When to use a product service family grid

  • Prior to creating a complexity value stream map to identify representative products or services to include in the map

How to create a product service family grid

  1. List the subprocesses in a business unit, or within your project value stream, across the top of a matrix
  2. List each product or service down the side
  3. Mark which products/services use which processes
  4. Sort your products or services into families based on the similarity of process flow

    • You can also include other factors such as processing time per unit
    • The grid on the previous page from a financial services company identified four separate families of services. In theory, they could have clustered "Home Equity" loans (Family C) with the two Refinance options that comprise Family A. But they decided to keep the equity loans as a separate family because the volume is so much lower than either Family A offering. Family B options all require Inspections; Family D is the only offering that does not require an Appraisal.
  • Low-volume offerings have a disproportionate impact on complexity. While you can cluster several low-volume offerings into a single family do NOT cluster them with higher-volume offerings.
  • Aim to group the products/services into 3 to 10 families.

Complexity Value Stream Map (CVSM)


  • To visually capture the process impact of having multiple products/services flowing through the same process.

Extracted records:
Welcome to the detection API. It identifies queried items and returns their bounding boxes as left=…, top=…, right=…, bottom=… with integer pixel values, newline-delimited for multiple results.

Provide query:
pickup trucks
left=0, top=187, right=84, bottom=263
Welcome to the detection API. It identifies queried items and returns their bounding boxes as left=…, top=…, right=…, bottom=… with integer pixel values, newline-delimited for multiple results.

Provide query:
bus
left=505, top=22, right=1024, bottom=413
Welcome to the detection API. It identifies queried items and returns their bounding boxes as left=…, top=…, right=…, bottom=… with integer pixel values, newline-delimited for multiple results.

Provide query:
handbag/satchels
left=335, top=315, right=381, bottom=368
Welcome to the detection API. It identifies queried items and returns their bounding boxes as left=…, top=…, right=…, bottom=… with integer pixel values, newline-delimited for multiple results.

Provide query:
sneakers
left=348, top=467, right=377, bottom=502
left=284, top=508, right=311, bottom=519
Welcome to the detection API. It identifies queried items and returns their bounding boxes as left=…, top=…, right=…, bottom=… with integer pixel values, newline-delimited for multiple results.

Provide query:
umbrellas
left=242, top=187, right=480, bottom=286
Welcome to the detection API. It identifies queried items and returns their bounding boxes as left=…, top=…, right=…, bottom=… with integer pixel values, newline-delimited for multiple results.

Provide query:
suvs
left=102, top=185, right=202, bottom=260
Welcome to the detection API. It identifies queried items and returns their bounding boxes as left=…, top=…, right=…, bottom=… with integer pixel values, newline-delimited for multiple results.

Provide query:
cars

*Your task:*
Return the full passage on product service family grids above, word for word.

*Answer area:*
When to use a product service family grid

  • Prior to creating a complexity value stream map to identify representative products or services to include in the map

How to create a product service family grid

  1. List the subprocesses in a business unit, or within your project value stream, across the top of a matrix
  2. List each product or service down the side
  3. Mark which products/services use which processes
  4. Sort your products or services into families based on the similarity of process flow

    • You can also include other factors such as processing time per unit
    • The grid on the previous page from a financial services company identified four separate families of services. In theory, they could have clustered "Home Equity" loans (Family C) with the two Refinance options that comprise Family A. But they decided to keep the equity loans as a separate family because the volume is so much lower than either Family A offering. Family B options all require Inspections; Family D is the only offering that does not require an Appraisal.
  • Low-volume offerings have a disproportionate impact on complexity. While you can cluster several low-volume offerings into a single family do NOT cluster them with higher-volume offerings.
  • Aim to group the products/services into 3 to 10 families.

Complexity Value Stream Map (CVSM)


  • To visually capture the process impact of having multiple products/services flowing through the same process.